Mayland builds its strength on choice locations

MALAYSIA Land Properties Bhd (Mayland) is confident it can hold its own against the increasing number of developers venturing into the high-end market.

"There are many players in this segment now, but we are unique because of the landbank that we have in choice locations," Mayland executive director Yeo Chung Sing told Business Times.



In recent years, Mayland has launched a number of high-end condominium developments along Jalan Kuching in Kuala Lumpur, a stone's throw from the city centre.

The Regalia, launched last year, is located behind The Mall.

Its latest development, Royal Regent, is off Jalan Kuching as well and near its Putramas development.

"I believe our pricing, from RM330 per sq ft, makes the Royal Regent very competitive considering that we are just 10 minutes away from property which is selling at RM2,000 per sq ft," Yeo said.

The ideal location has enabled the group to sell 30 per cent of the 471 units on offer even before the development was launched last Thursday.

Royal Regent's gross development value is RM300 million.

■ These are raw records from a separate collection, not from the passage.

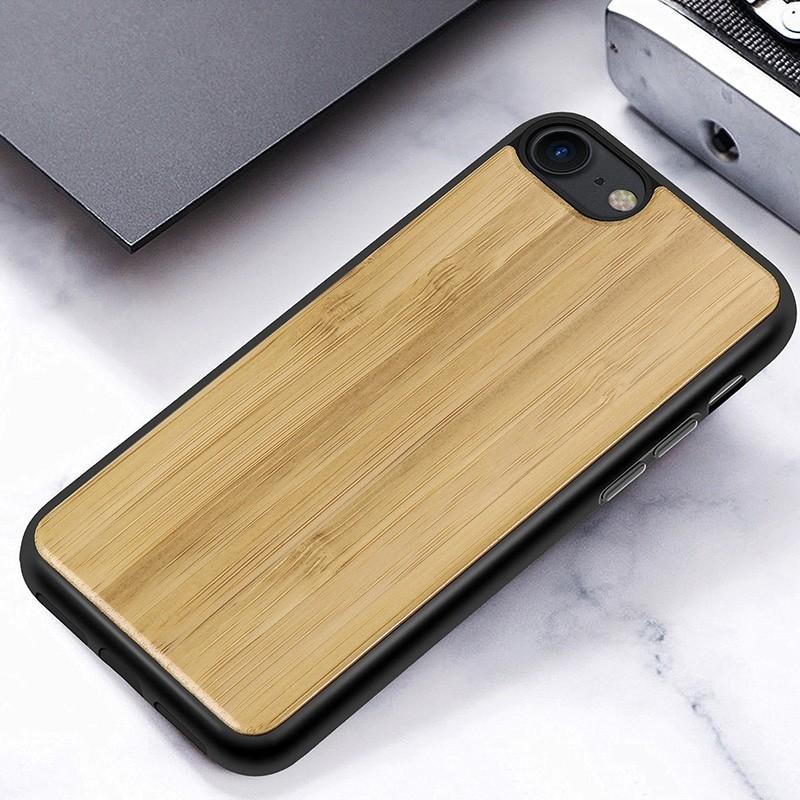 Mobiq Houten Hoesje iPhone SE (2020)/8/7 Bamboe - 5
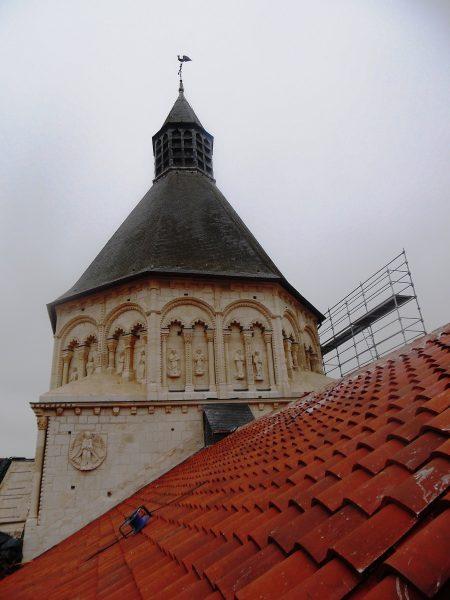 Restauration du transept nord © Marie Barthelet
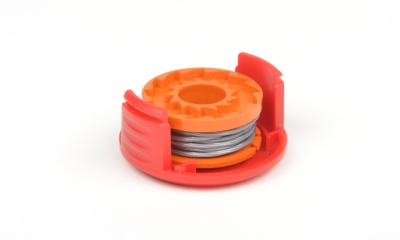 ALM QT485 Spool cover and spool and line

"Our buyers have always looked to us to give them developments that not only cater for their needs but are also sound investment decisions," Yeo said.

The Royal Regent's five-storey clubhouse and three condominium blocks hold the promise of being a one-of-a-kind development.

"We have spent some RM10 million on the landscaping and clubhouse alone to ensure that buyers get a premium-value product."

There will also be 16 duplex penthouses in the development.

Yeo said the group is moving ahead with its more than RM1.2 billion worth of launches this year despite the increasing prices of building materials and the somewhat dampened economic outlook.

Mayland has revised the pricing for several of its projects to take into account the almost 30 per cent increase in cost of construction materials, he added.